I left the recruitment agency after a year. Then, I was recruiting English-speaking teachers and translators, and providing marketing services to Moscow companies preparing to enter the western market. I was part of several startups.
— Are Russian partners different in some way from your American colleagues?
— American businesspeople calculate both the effectiveness and productivity of everything. But often, unfortunately, Russian businesspeople don’t. Or, they have certain kinds of calculations which are just to say: “I want it to be so, and that’s that!” That kind of groundless stubbornness.
— Is it possible to close a deal in Russia by “word of honour” without having to draw up papers?
— Here, a lot of people like to talk about cooperation, about collaboration. But in reality, in small businesses in Russia, people often look for ways of cheating both the government and their partners.
— Have you had a similarly negative experience?
—Yes. For three months, from November to January, I was working with a school in the Sokol area of Moscow for the children of wealthy Russians. The parents wanted their offspring to undergo some preparation before they were sent off to study at boarding schools in England and the US. I was teaching literature and helping with marketing. Pay was by the hour. Everything was fine for the first two months. At the start of January, I fell ill. They called me and told me that I had to come in to work. I was working 12 hours a day for the whole of January. They hadn’t got round to signing my marketing contract. They were taking a long time collecting the necessary paperwork and permits. In the end, they said to me: “We owe you a pile of money: we can’t manage it. We can only pay you half”. And they still thought that I would carry on working for them.
Don’t sit with your arms folded
— A lot of people in Moscow now understand English. Does an expat need to know Russian?
— I would recommend learning Russian, if you want to make a success of it in Moscow.
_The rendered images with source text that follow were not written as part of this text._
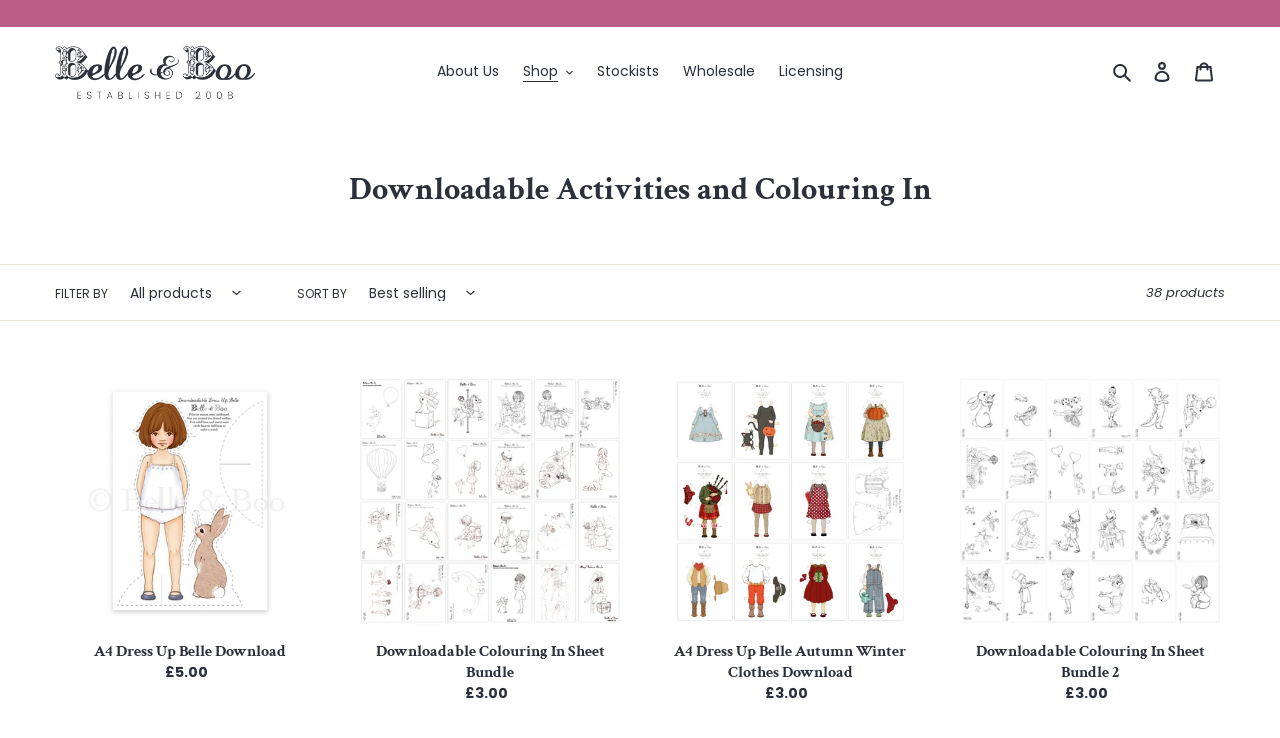

--- FILE ---
content_type: text/css
request_url: https://belleandboo.com/cdn/shop/t/25/assets/custom.css?v=4126007419898181151711379144
body_size: -60
content:
@media screen and (min-width: 750px){#AccessibleNav{width:80%}}.product-card{text-align:center}.product-card .price{align-items:center}.price.price--listing>*{margin:0 .03rem}.product-form__item{max-width:400px}.shopify-payment-button__button--hidden{height:0;margin:0!important}.t-eyebrow{margin-bottom:24px;display:block;text-transform:uppercase;font-family:Poppins;font-weight:500!important;font-size:14px;line-height:1;letter-spacing:3px;color:var(--color-btn-primary)}.t-eyebrow:last-child{margin-bottom:0;color:#fff}.c-hero{display:grid;grid-template-columns:minmax(16px,1fr) minmax(100px,720px) minmax(100px,720px) minmax(16px,1fr);background-color:var(--boo-bg-neutral-1)}.c-hero__figure{grid-column:1 / -1}.c-hero__detail{grid-column:1 / -1;padding:64px 40px;align-self:center;text-align:center}.c-hero__detail h1{letter-spacing:.5px}@media screen and (min-width: 750px){.c-hero{min-height:80vh}.c-hero__figure{grid-column:1 / span 2}.c-hero__detail{grid-column:3 / span 1;padding:0 104px;align-self:center}.c-hero__detail h1{font-size:56px}}.c-rich-text .grid{margin-left:0}.c-rich-text__block{padding:40px;background-color:var(--boo-bg-neutral-1)}.c-offset-grid{display:grid;grid-template-columns:minmax(16px,1fr) minmax(100px,720px) minmax(100px,720px) minmax(16px,1fr);background-color:var(--boo-bg-neutral-1)}.c-offset-grid img{max-width:100%}.c-offset-grid__inner{padding:80px 0;grid-column:2 / -2}.c-offset-grid__body{font-family:Crimson Text;font-size:24px;line-height:120%;letter-spacing:.5px}.c-offset-grid__body:before{content:"\201c";display:block;color:var(--boo-primary);font-size:48px}@media screen and (min-width: 750px){.c-offset-grid__inner{display:grid;grid-template-columns:6fr 1fr 5fr}.c-offset-grid__main{grid-column:3 / span 1}.c-offset-grid__body{font-size:32px}}.c-icon-feature{background-color:gray;padding:24px;border-right:24px solid white;border-left:24px solid white;display:grid;grid-template-columns:48px 1fr;grid-column-gap:24px}.c-icon-feature__text{grid-column:2 / span 1;align-self:center}.collection-grid{margin-bottom:0;overflow:unset}.collection-grid-item{margin-bottom:64px}.collection-grid-item__title{color:var(--color-text);text-shadow:none;position:relative;top:100%;padding-top:48px}.collection-grid-item__title-wrapper:before{opacity:0}.collection-grid-item__link:hover .collection-grid-item__title-wrapper:before{opacity:.4}
/*# sourceMappingURL=/cdn/shop/t/25/assets/custom.css.map?v=4126007419898181151711379144 */


--- FILE ---
content_type: application/x-javascript; charset=utf-8
request_url: https://bundler.nice-team.net/app/shop/status/bellle-boo.myshopify.com.js?1768983137
body_size: -362
content:
var bundler_settings_updated='1605613128';

--- FILE ---
content_type: text/javascript
request_url: https://belleandboo.com/cdn/shop/t/25/assets/bss-file-configdata-banner.js?v=101115267292895924281711379144
body_size: -448
content:
var configDataBanners = [{"id":580,"name":"KLARNA","enable":1,"pages":"1,2,3,4,7","position":0,"product_type":0,"banner_text":"KLARNA now available. Get more time to pay. T&C apply","banner_text_font_size":14,"banner_text_font_family":"Poppins","banner_text_color":"#000000","banner_text_background_color":"#ffc0cb","banner_text_background_type":0,"customer_type":0,"customer_ids":"","customer_tags":null,"exclude_customer_type":0,"exclude_customer_ids":"","exclude_customer_tags":null,"banner_text_formatting":2,"banner_background_opacity":100,"banner_background_gradient":["#FF6162","#FF9766"],"banner_background_preset":0,"banner_background_image_name":null,"banner_background_cdn_img":null,"banner_background_s3_img":null,"tags":"","createdAt":"2023-10-11T13:51:40.000Z","updatedAt":"2023-10-30T09:49:53.000Z","banner_scroll":false,"banner_clickable":1,"clickable_url":"https://www.klarna.com/uk/terms-and-conditions/","is_open_in_newtab":false,"is_add_x_button":false,"enable_visibility_date":0,"from_date":null,"to_date":null}]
I would recommend learning Russian, if you want to make a success of it in Moscow.
— You now work for Unilead Network. What does the company do? Are you happy with the team?
— The company is involved in mobile advertising, and partner programmes for websites, blogs, and social networking groups. We have put together a young, ambitious team of 25 people working according to the precept: honest work with pay per lead. All three of the company owners are Russian. They are a new generation of businesspeople who want to work in an honest fashion. It is interesting working with them. I report to the CEO, and my work includes business development analysis. I develop strategies for Russia as well as for the rest of the world.
— How much does an expert of your calibre receive in Russia?
— 90,000 - 150,000 roubles a month.
— Would it be more in the US?
— A little bit more. But there wouldn’t be the same rate of growth. Look at me. I graduated in 2011. And I have already helped to bring about large investment deals, as well as facilitating the start-up of three companies. In the USA, this would hardly have been possible.
— Do you not have any plans to start your own business?
— I have experience in designing and promoting my own projects. I find myself now at the stage of generating new ideas based on consideration of past mistakes and failures. Things will become clearer in about four months’ time, but it is too early to say anything about it just yet.
If you are prepared not to be naïve, to be proactive, and are not afraid of taking a few knocks, then you should come to Moscow!
— Does this mean that it is worth it for the foreigner to go to work in Moscow?
— It depends on the situation and person involved. The Russian market is very dynamic. You can find investment, so long as you don’t sit with your arms folded. Another thing is that it is not straightforward finding responsible partners. But if you are prepared not to be naïve, to be proactive, and are not afraid of taking a few knocks, then you should come to Moscow!